Put every line of the material below into a Markdown table with the columns "Number" and "Entry", numbering each line and skipping blank lines. Omit the pictures.

## start Records

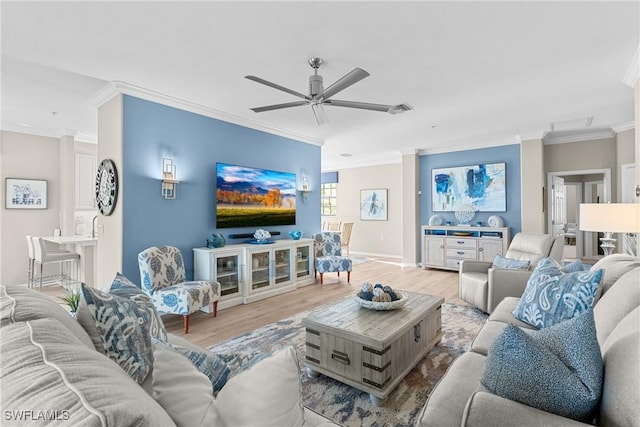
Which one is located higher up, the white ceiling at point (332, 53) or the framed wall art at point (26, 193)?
the white ceiling at point (332, 53)

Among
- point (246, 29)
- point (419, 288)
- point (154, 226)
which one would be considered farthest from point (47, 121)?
point (419, 288)

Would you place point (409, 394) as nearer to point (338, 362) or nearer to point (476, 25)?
point (338, 362)

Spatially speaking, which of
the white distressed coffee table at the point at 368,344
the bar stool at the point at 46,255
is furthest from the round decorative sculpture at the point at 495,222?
the bar stool at the point at 46,255

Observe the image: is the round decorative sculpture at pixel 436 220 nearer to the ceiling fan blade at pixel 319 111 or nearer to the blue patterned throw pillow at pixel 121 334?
the ceiling fan blade at pixel 319 111

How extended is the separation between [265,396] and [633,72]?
13.8 feet

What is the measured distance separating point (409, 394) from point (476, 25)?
2.66 m

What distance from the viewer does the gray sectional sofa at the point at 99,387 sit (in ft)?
1.63

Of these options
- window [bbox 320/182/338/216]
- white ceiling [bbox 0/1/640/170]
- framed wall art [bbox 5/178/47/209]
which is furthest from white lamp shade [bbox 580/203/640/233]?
framed wall art [bbox 5/178/47/209]

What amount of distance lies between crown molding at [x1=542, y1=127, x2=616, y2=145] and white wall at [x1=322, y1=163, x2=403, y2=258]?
126 inches

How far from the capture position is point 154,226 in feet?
12.0

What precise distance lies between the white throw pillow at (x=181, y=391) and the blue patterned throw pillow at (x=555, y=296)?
6.56ft

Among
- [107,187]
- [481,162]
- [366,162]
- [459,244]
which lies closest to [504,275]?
[459,244]

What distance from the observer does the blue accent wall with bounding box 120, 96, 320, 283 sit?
345cm

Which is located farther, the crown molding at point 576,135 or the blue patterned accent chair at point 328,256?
the crown molding at point 576,135
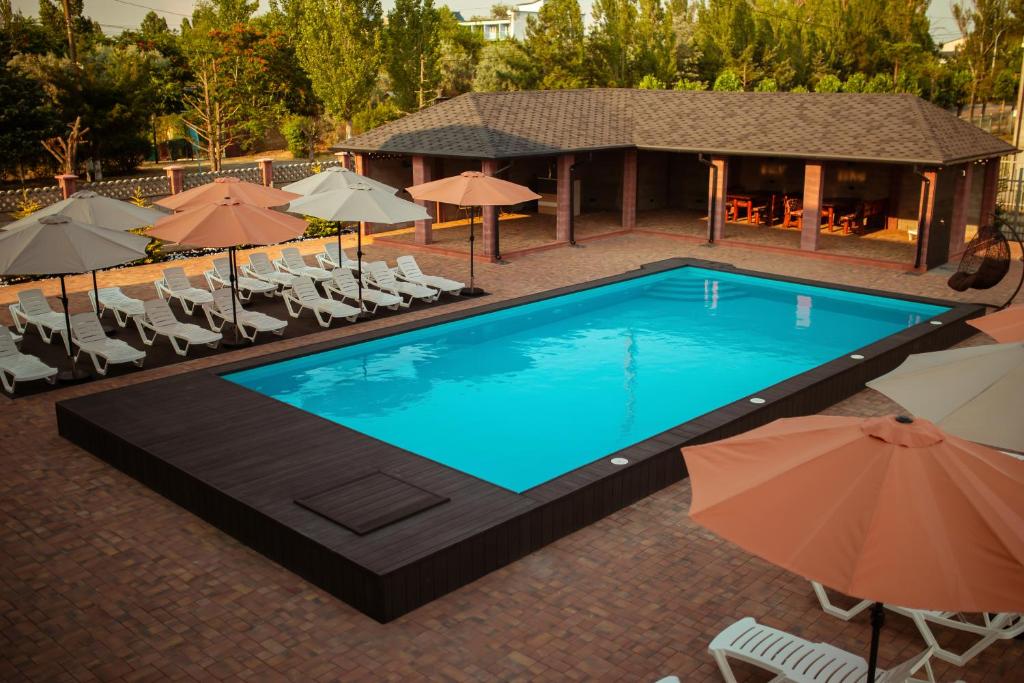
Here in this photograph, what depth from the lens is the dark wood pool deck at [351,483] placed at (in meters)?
8.28

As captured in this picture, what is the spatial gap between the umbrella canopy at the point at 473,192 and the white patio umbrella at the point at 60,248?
6806mm

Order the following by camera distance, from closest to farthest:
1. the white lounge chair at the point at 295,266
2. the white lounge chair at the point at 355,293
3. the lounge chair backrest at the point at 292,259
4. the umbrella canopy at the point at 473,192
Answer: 1. the white lounge chair at the point at 355,293
2. the umbrella canopy at the point at 473,192
3. the white lounge chair at the point at 295,266
4. the lounge chair backrest at the point at 292,259

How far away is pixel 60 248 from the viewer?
41.4 ft

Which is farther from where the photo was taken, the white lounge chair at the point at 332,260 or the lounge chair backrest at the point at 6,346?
the white lounge chair at the point at 332,260

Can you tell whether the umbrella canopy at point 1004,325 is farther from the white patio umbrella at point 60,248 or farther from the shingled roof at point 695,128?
the shingled roof at point 695,128

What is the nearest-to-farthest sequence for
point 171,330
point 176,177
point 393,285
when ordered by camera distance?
1. point 171,330
2. point 393,285
3. point 176,177

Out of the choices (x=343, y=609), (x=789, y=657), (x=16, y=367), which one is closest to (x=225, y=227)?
(x=16, y=367)

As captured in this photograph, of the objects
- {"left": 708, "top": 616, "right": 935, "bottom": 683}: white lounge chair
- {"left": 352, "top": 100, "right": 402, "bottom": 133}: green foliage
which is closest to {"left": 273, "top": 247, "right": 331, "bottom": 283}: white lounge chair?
{"left": 708, "top": 616, "right": 935, "bottom": 683}: white lounge chair

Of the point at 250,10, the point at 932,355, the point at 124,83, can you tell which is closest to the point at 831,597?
the point at 932,355

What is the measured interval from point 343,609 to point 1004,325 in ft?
21.7

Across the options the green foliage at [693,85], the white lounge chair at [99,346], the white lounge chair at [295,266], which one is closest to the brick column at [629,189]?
the white lounge chair at [295,266]

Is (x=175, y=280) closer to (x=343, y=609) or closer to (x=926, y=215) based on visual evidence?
(x=343, y=609)

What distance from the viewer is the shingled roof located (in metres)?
22.5

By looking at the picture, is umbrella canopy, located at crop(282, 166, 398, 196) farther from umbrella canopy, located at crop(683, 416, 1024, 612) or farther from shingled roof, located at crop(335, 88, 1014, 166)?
umbrella canopy, located at crop(683, 416, 1024, 612)
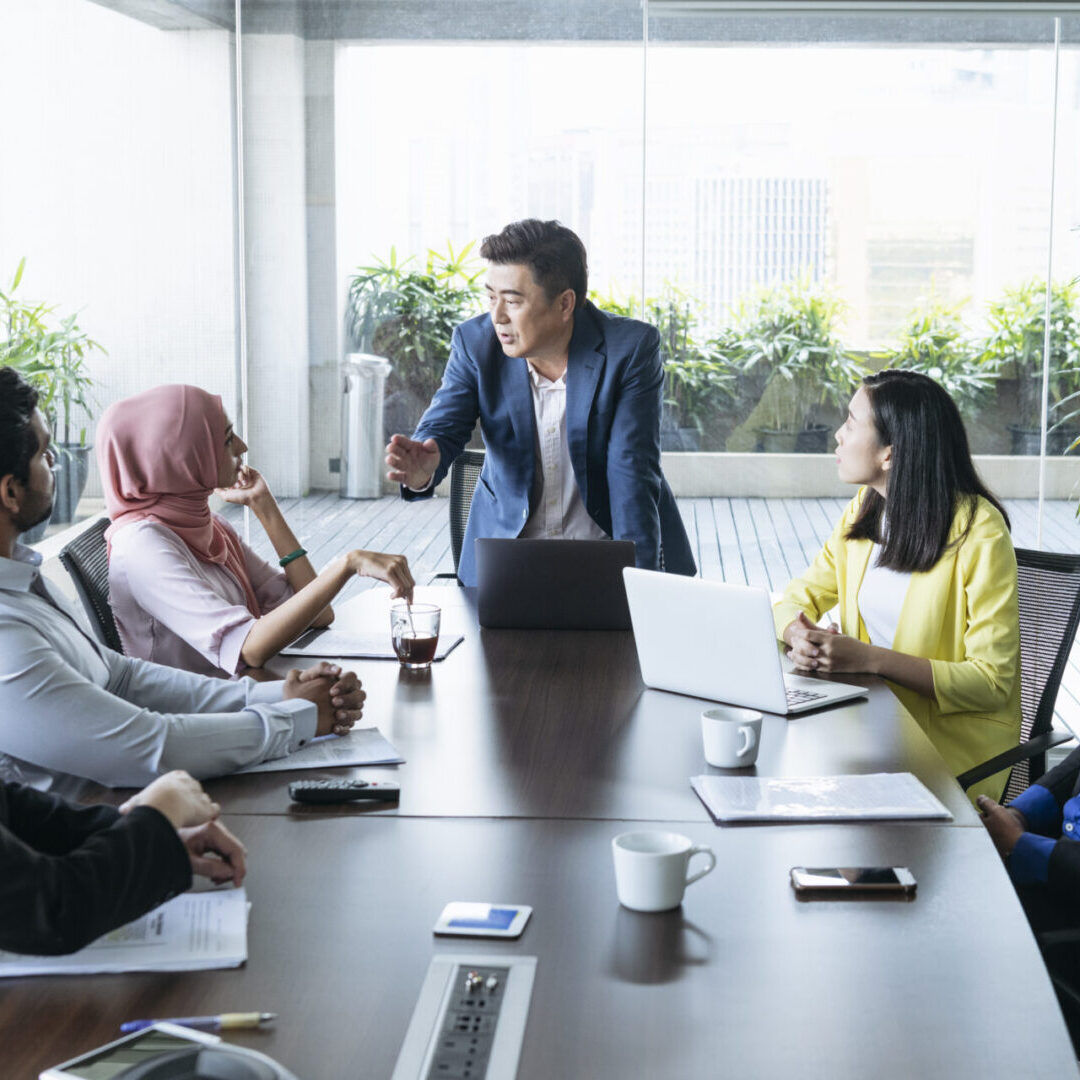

## end Records

Output of the task —
| Number | Entry |
|---|---|
| 1 | Which one is located higher up, the white ceiling at point (332, 53) or the framed wall art at point (26, 193)? |
| 2 | the white ceiling at point (332, 53) |
| 3 | Among |
| 4 | - point (246, 29) |
| 5 | - point (419, 288) |
| 6 | - point (154, 226) |
| 7 | which one would be considered farthest from point (47, 121)? |
| 8 | point (419, 288) |
| 9 | Would you place point (409, 394) as nearer to point (338, 362) or nearer to point (476, 25)? |
| 10 | point (338, 362) |
| 11 | Spatially speaking, which of |
| 12 | the white distressed coffee table at the point at 368,344 |
| 13 | the bar stool at the point at 46,255 |
| 14 | is furthest from the round decorative sculpture at the point at 495,222? |
| 15 | the bar stool at the point at 46,255 |
| 16 | Observe the image: is the round decorative sculpture at pixel 436 220 nearer to the ceiling fan blade at pixel 319 111 or nearer to the blue patterned throw pillow at pixel 121 334? |
| 17 | the ceiling fan blade at pixel 319 111 |
| 18 | How extended is the separation between [265,396] and [633,72]? |
| 19 | 13.8 feet |
| 20 | What is the measured distance separating point (409, 394) from point (476, 25)? |
| 21 | 2.66 m |
| 22 | What distance from the viewer does the gray sectional sofa at the point at 99,387 sit (in ft)? |
| 23 | 1.63 |
| 24 | Of these options |
| 25 | - window [bbox 320/182/338/216] |
| 26 | - white ceiling [bbox 0/1/640/170] |
| 27 | - framed wall art [bbox 5/178/47/209] |
| 28 | which is furthest from white lamp shade [bbox 580/203/640/233]? |
| 29 | framed wall art [bbox 5/178/47/209] |
| 30 | What amount of distance lies between crown molding at [x1=542, y1=127, x2=616, y2=145] and white wall at [x1=322, y1=163, x2=403, y2=258]? |
| 31 | 126 inches |
| 32 | How far from the capture position is point 154,226 in feet? |
| 33 | 12.0 |
| 34 | What precise distance lies between the white throw pillow at (x=181, y=391) and the blue patterned throw pillow at (x=555, y=296)? |
| 35 | 6.56ft |
| 36 | Among |
| 37 | - [107,187] |
| 38 | - [481,162] |
| 39 | - [366,162] |
| 40 | - [459,244] |
| 41 | which lies closest to [504,275]? |
| 42 | [459,244] |
| 43 | What distance from the observer does the blue accent wall with bounding box 120, 96, 320, 283 sit? |
| 44 | 345cm |
| 45 | Which is located farther, the crown molding at point 576,135 or the blue patterned accent chair at point 328,256? |
| 46 | the crown molding at point 576,135 |
| 47 | Here in this photograph, what depth from the lens is the dark wood pool deck at [351,483] placed at (in meters)? |
| 48 | 8.28 |
| 49 | As captured in this picture, what is the spatial gap between the umbrella canopy at the point at 473,192 and the white patio umbrella at the point at 60,248? |
| 50 | 6806mm |
| 51 | Order the following by camera distance, from closest to farthest: |
| 52 | 1. the white lounge chair at the point at 295,266 |
| 53 | 2. the white lounge chair at the point at 355,293 |
| 54 | 3. the lounge chair backrest at the point at 292,259 |
| 55 | 4. the umbrella canopy at the point at 473,192 |
| 56 | Answer: 1. the white lounge chair at the point at 355,293 |
| 57 | 2. the umbrella canopy at the point at 473,192 |
| 58 | 3. the white lounge chair at the point at 295,266 |
| 59 | 4. the lounge chair backrest at the point at 292,259 |
| 60 | How far away is pixel 60 248 from the viewer? |
| 61 | 41.4 ft |
| 62 | Which is farther from where the photo was taken, the white lounge chair at the point at 332,260 or the lounge chair backrest at the point at 6,346? |
| 63 | the white lounge chair at the point at 332,260 |
| 64 | Can you tell whether the umbrella canopy at point 1004,325 is farther from the white patio umbrella at point 60,248 or farther from the shingled roof at point 695,128? |
| 65 | the shingled roof at point 695,128 |
| 66 | What is the nearest-to-farthest sequence for |
| 67 | point 171,330 |
| 68 | point 176,177 |
| 69 | point 393,285 |
| 70 | when ordered by camera distance? |
| 71 | 1. point 171,330 |
| 72 | 2. point 393,285 |
| 73 | 3. point 176,177 |
| 74 | Out of the choices (x=343, y=609), (x=789, y=657), (x=16, y=367), which one is closest to (x=225, y=227)? |
| 75 | (x=16, y=367) |
| 76 | As captured in this photograph, of the objects |
| 77 | - {"left": 708, "top": 616, "right": 935, "bottom": 683}: white lounge chair |
| 78 | - {"left": 352, "top": 100, "right": 402, "bottom": 133}: green foliage |
| 79 | which is closest to {"left": 273, "top": 247, "right": 331, "bottom": 283}: white lounge chair? |
| 80 | {"left": 708, "top": 616, "right": 935, "bottom": 683}: white lounge chair |
| 81 | Of the point at 250,10, the point at 932,355, the point at 124,83, can you tell which is closest to the point at 831,597? |
| 82 | the point at 932,355 |
| 83 | What is the measured interval from point 343,609 to point 1004,325 in ft? |
| 84 | 21.7 |
| 85 | Across the options the green foliage at [693,85], the white lounge chair at [99,346], the white lounge chair at [295,266], which one is closest to the brick column at [629,189]? |
| 86 | the white lounge chair at [295,266] |
| 87 | Is (x=175, y=280) closer to (x=343, y=609) or closer to (x=926, y=215) based on visual evidence? |
| 88 | (x=343, y=609) |
| 89 | What distance from the viewer is the shingled roof located (in metres)? |
| 90 | 22.5 |
| 91 | By looking at the picture, is umbrella canopy, located at crop(282, 166, 398, 196) farther from umbrella canopy, located at crop(683, 416, 1024, 612) or farther from shingled roof, located at crop(335, 88, 1014, 166)? |
| 92 | umbrella canopy, located at crop(683, 416, 1024, 612) |